To a layperson it sounds like the judge was trying to tread carefully between the evidence presented to him and the inescapable conclusion that Mr. Cascino plays by his own rules and profits from his defiance. And to a person untrained in the law it sounds like Judge Nichols proceeded cautiously, his ruling concerned his decision might be appealed. It’s understandable. He’s not a prosecutor or a detective. For judges and non-lawyers alike, in court we’re all innocent until proven guilty.

But that makes it all the more difficult to understand what standard of proof the judge applied when considering Mr. Cascino’s most flagrant act of contempt: large scale waste dumping despite a court order and his failure to remove the debris that threatens to pollute the community.

In 2012 Judge Nichols ordered Mr. Cascino to remove 150,000 cubic yards of “fill” dumped on his property and to remove “all solid waste” there. But last month the judge decided that only 9,650 cubic yards of materials must go. That amount was documented by a state investigator and it happened long after the original 150,000 cubic yards was dumped.

But what about the other 140,350 cubic yards?

Judge Nichols decided that the town didn’t prove that the 150,000 cubic yards of waste is still there. How can the town prove that nobody saw thousands of phantom truckloads hauling away the waste. It didn’t happen. What did happen was that during the time he was supposed to be getting rid of waste Mr. Cascino was actually dumping more forbidden stuff there–at least 9,650 cubic yards of it.

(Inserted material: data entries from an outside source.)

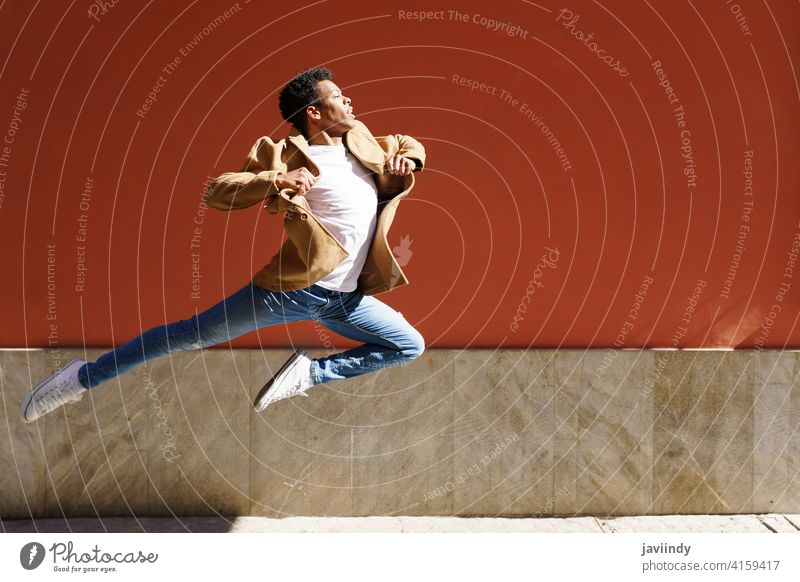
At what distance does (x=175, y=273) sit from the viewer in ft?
20.9

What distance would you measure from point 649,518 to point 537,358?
1.53 meters

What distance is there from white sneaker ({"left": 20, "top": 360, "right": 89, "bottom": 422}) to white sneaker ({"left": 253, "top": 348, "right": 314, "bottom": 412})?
3.30 ft

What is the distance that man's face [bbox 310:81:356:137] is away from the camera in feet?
14.7

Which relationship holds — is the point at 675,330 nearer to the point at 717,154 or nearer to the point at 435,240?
the point at 717,154

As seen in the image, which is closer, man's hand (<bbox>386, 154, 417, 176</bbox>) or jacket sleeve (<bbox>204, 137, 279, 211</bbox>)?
jacket sleeve (<bbox>204, 137, 279, 211</bbox>)

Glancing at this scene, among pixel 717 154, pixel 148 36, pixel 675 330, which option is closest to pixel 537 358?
pixel 675 330

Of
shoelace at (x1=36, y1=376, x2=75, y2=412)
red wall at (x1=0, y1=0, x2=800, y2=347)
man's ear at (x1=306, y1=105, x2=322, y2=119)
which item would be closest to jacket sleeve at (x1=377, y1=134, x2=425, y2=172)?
man's ear at (x1=306, y1=105, x2=322, y2=119)

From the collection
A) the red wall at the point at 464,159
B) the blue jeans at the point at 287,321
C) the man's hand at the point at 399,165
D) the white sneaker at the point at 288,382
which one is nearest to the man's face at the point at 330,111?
the man's hand at the point at 399,165

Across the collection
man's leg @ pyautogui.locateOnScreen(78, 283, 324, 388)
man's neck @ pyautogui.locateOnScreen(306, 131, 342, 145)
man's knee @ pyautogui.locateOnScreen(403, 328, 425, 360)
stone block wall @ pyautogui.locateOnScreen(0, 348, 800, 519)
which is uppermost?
man's neck @ pyautogui.locateOnScreen(306, 131, 342, 145)

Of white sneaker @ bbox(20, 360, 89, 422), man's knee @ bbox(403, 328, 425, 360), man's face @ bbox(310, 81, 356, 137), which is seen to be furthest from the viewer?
white sneaker @ bbox(20, 360, 89, 422)

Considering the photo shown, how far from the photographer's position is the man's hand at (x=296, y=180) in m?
4.15

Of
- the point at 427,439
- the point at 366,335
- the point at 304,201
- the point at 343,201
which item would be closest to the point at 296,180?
the point at 304,201

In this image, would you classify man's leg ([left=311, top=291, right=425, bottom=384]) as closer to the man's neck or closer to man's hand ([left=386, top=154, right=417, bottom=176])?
man's hand ([left=386, top=154, right=417, bottom=176])

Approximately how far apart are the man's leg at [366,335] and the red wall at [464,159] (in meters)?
1.54
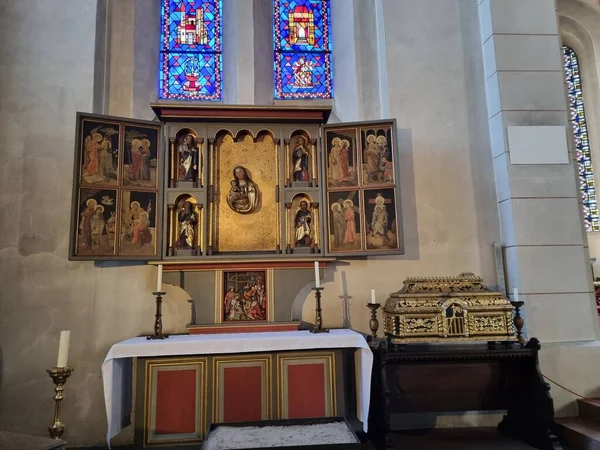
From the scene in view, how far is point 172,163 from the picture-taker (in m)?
4.28

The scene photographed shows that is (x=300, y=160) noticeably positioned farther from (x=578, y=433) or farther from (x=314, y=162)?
(x=578, y=433)

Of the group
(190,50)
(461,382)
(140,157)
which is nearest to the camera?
(461,382)

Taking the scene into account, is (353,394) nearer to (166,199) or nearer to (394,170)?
(394,170)

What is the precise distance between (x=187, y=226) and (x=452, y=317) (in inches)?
98.5

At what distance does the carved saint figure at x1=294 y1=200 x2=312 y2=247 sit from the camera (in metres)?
4.34

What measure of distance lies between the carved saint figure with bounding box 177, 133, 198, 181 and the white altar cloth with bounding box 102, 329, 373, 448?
151 centimetres

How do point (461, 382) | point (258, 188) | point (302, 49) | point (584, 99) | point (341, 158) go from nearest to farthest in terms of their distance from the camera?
point (461, 382) → point (341, 158) → point (258, 188) → point (302, 49) → point (584, 99)

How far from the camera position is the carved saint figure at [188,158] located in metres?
4.28

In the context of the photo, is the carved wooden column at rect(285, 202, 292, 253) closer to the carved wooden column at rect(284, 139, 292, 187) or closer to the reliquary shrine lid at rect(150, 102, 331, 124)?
the carved wooden column at rect(284, 139, 292, 187)

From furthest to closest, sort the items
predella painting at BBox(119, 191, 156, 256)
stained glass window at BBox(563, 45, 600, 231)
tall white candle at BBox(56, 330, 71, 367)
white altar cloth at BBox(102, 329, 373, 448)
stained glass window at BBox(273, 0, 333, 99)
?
stained glass window at BBox(563, 45, 600, 231), stained glass window at BBox(273, 0, 333, 99), predella painting at BBox(119, 191, 156, 256), white altar cloth at BBox(102, 329, 373, 448), tall white candle at BBox(56, 330, 71, 367)

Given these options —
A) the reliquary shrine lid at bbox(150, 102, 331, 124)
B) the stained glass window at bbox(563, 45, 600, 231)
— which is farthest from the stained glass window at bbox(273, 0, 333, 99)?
the stained glass window at bbox(563, 45, 600, 231)

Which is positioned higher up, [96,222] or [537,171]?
[537,171]

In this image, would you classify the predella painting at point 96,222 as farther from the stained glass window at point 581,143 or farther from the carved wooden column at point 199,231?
the stained glass window at point 581,143

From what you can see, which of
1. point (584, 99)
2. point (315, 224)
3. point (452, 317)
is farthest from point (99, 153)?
point (584, 99)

There is no evidence cited in the judge’s decision that Mr. Cascino has ever removed any waste from Copake. The Copake building inspector testified that he did not believe the original 150,000 had been removed. The judge calls the inspector “credible and candid” but rules that the law requires us to accept that Honest Sal Cascino did as he was told. This is tortured logic.

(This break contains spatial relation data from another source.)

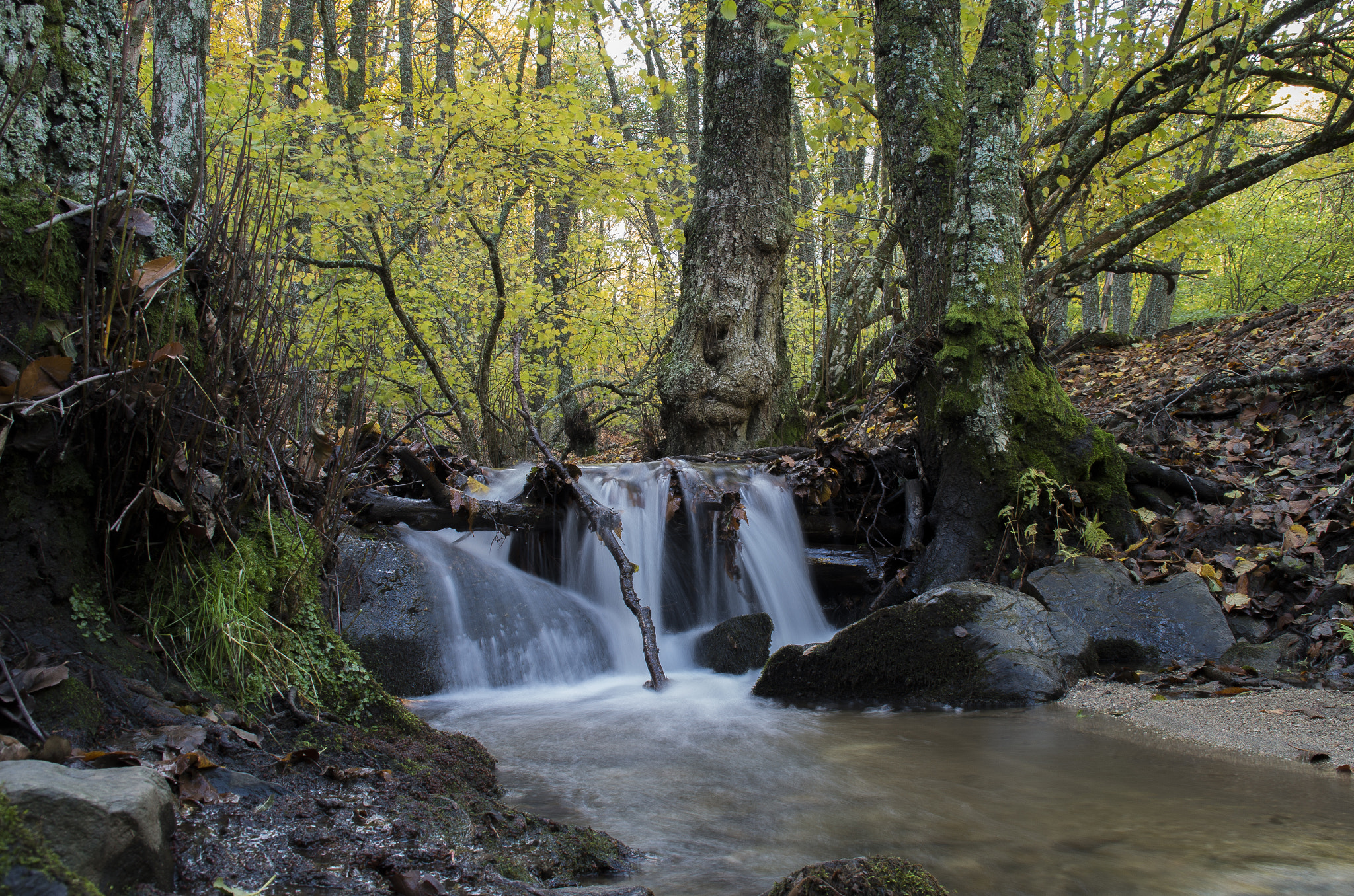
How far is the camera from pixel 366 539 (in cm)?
523

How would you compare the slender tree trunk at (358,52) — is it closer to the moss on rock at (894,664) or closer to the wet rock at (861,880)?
the moss on rock at (894,664)

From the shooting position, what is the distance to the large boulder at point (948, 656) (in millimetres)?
4219

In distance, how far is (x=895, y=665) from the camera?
446 cm

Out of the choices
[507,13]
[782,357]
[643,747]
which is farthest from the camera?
[507,13]

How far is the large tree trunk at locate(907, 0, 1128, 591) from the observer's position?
563 cm

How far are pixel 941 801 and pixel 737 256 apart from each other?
6699mm

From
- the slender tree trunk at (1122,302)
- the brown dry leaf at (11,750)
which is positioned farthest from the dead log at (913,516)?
the slender tree trunk at (1122,302)

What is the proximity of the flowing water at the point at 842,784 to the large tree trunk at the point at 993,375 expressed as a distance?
6.32 ft

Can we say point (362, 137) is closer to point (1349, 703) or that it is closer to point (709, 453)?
point (709, 453)

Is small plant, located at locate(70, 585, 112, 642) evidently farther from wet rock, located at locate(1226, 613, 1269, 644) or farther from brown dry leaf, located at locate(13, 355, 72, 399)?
wet rock, located at locate(1226, 613, 1269, 644)

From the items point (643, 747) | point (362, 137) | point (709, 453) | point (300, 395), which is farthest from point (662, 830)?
point (362, 137)

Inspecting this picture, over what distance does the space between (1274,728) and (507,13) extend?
19.3m

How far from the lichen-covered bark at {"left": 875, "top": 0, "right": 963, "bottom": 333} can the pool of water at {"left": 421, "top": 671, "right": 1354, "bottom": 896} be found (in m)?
3.85

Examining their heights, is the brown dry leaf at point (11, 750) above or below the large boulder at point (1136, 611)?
above
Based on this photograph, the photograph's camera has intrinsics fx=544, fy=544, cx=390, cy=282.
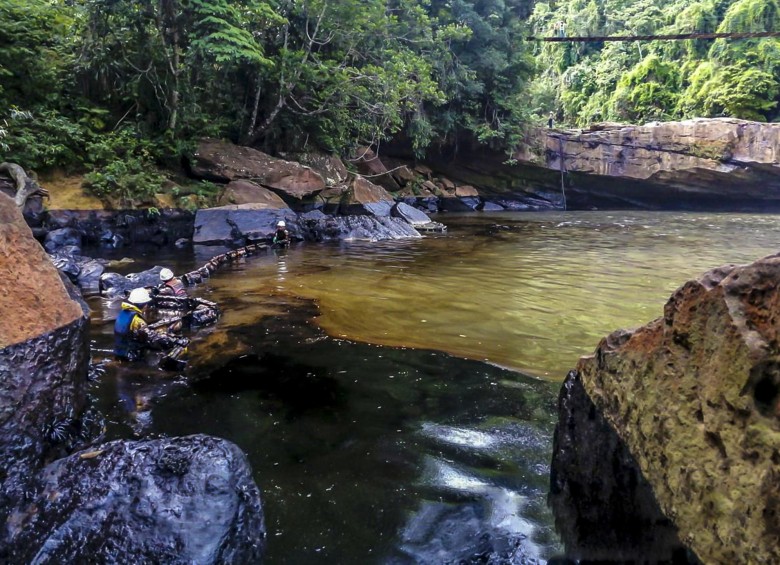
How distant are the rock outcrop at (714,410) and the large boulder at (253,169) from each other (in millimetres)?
15022

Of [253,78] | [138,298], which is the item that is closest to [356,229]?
[253,78]

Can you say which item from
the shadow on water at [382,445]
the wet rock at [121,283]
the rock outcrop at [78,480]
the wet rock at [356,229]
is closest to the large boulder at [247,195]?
the wet rock at [356,229]

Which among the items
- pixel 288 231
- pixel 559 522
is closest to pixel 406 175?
pixel 288 231

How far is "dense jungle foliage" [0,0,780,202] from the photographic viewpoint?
13.2 meters

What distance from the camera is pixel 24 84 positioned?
13.5 metres

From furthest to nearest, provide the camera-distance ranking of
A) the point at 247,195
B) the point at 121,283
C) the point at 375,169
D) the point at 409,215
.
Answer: the point at 375,169
the point at 409,215
the point at 247,195
the point at 121,283

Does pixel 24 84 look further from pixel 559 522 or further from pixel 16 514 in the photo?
pixel 559 522

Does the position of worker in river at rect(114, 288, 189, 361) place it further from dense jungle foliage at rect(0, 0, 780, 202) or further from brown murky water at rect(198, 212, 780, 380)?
dense jungle foliage at rect(0, 0, 780, 202)

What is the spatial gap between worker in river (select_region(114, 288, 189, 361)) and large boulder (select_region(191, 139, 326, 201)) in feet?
36.5

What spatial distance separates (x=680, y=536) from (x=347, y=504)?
175cm

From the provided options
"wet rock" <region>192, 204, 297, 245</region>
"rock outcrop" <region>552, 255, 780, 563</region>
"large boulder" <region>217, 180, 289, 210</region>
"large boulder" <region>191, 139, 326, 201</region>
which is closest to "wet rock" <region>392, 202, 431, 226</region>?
"large boulder" <region>191, 139, 326, 201</region>

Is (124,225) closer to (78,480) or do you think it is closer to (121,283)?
(121,283)

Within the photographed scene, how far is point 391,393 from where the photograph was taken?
4.46 metres

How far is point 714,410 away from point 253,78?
1694 cm
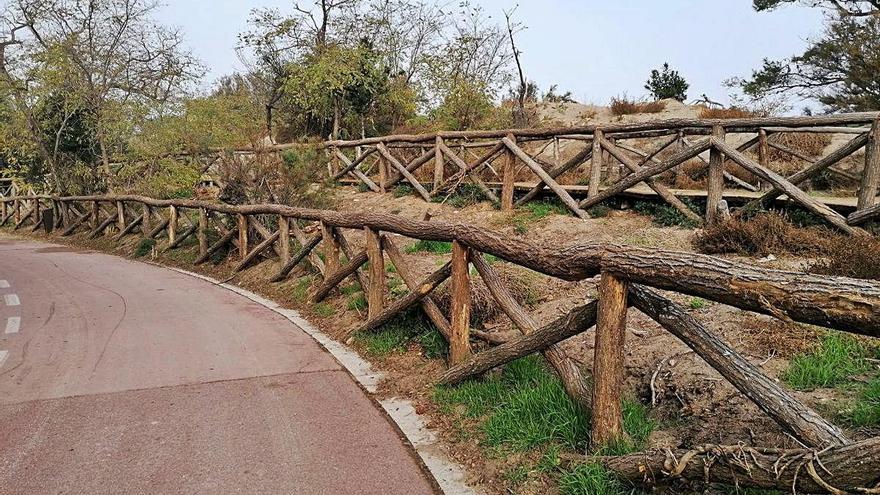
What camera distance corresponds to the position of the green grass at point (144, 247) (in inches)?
547

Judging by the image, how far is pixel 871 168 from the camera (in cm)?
677

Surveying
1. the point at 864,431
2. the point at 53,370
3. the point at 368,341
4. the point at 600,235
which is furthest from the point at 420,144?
the point at 864,431

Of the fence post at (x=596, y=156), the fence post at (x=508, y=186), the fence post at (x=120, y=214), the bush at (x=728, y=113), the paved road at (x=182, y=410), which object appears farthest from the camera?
the bush at (x=728, y=113)

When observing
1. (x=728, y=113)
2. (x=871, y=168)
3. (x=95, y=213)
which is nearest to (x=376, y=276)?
(x=871, y=168)

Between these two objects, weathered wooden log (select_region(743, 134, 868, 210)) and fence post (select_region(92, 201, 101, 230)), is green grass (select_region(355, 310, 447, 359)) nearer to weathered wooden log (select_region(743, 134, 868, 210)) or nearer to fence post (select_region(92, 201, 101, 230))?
weathered wooden log (select_region(743, 134, 868, 210))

Even if the judge is correct that Copake has not met the burden of proof, the people of Copake and Columbia County have a right to know what legal standard the judge will require to assure Mr. Cascino’s compliance with his order to remove even the fraction of the waste covered in his order.

Without at least that to guide future decisions, Mr. Cascino will walk out of jail a winner, having established the precedent that his waste disappears by magic.